__Try it__:
Each entry below must be given again word for word, with no pictures.

↓↓↓

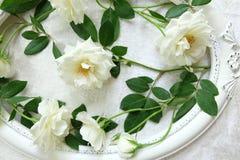 Красивые белые розы, винтажные рамки и предпосылка бархата Стоковые Фотографии RF
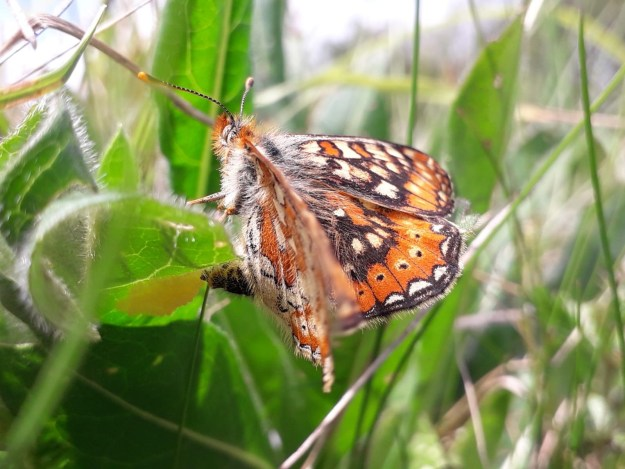 Orange, brown and cream butterfly with abdomen curled round under a leaf, laying eggs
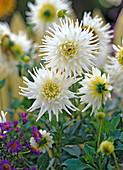 Dahlia 'My Love' (white cactus dahlia)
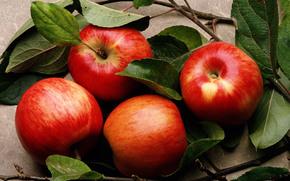 еда, фрукты, яблоки, листья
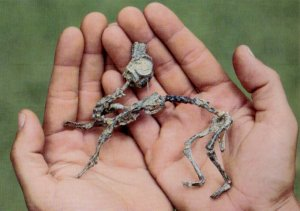 Mussaurus Hatchling Skeleton (CRedit J Bonaparte)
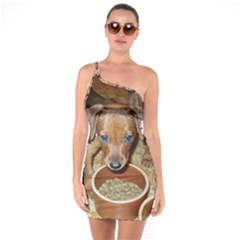 German Pinscher Puppies One Soulder Bodycon Dress
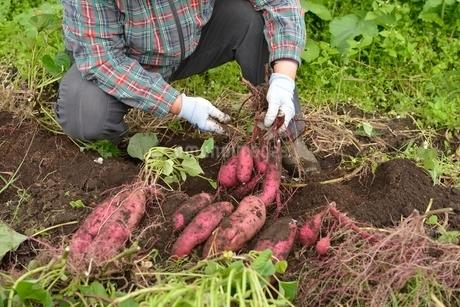 畑仕事サツマイモの収穫の写真素材 [FYI01720108]
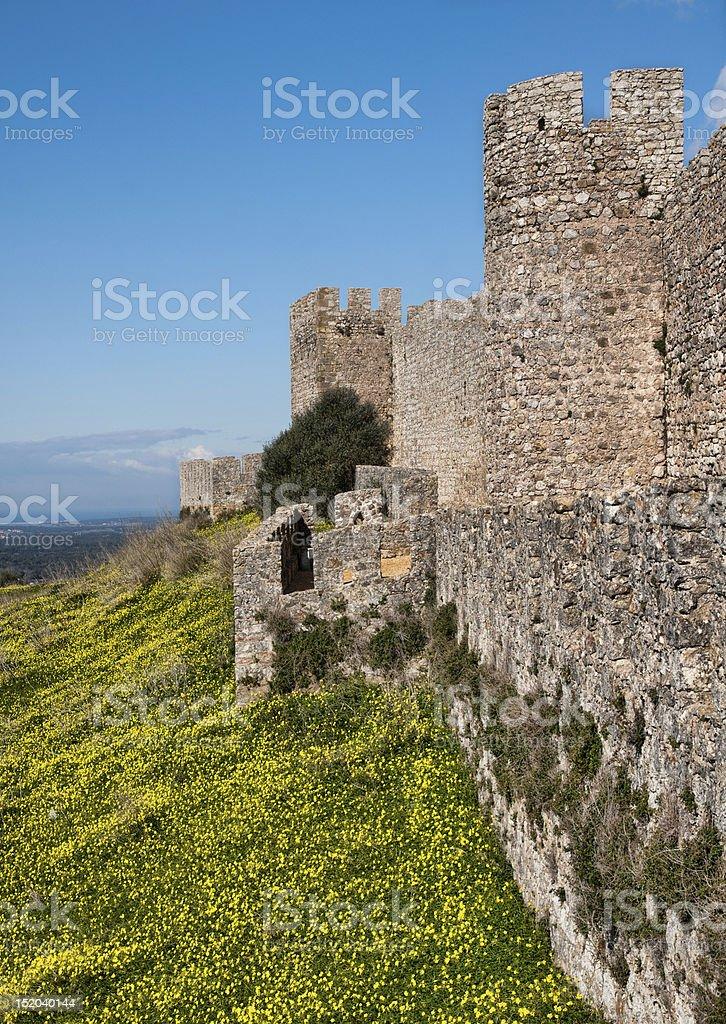 Castle Landscape Portrait royalty-free stock photo
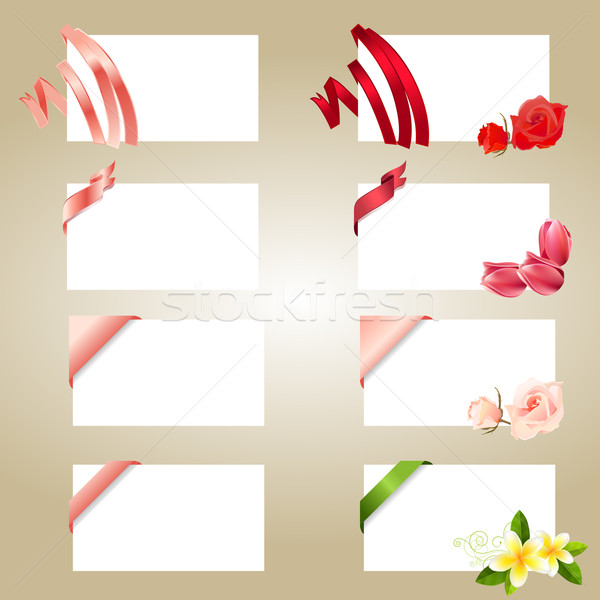 Conjunto branco cartões flores amor Foto stock © nurrka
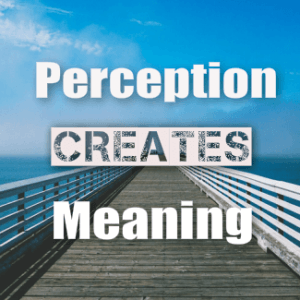 Perception Creates Meaning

↑↑↑

__Output below__:
 Красивые белые розы, винтажные рамки и предпосылка бархата Стоковые Фотографии RF
 Orange, brown and cream butterfly with abdomen curled round under a leaf, laying eggs
 Dahlia 'My Love' (white cactus dahlia)
 еда, фрукты, яблоки, листья
 Mussaurus Hatchling Skeleton (CRedit J Bonaparte)
 German Pinscher Puppies One Soulder Bodycon Dress
 畑仕事サツマイモの収穫の写真素材 [FYI01720108]
 Castle Landscape Portrait royalty-free stock photo
 Conjunto branco cartões flores amor Foto stock © nurrka
 Perception Creates Meaning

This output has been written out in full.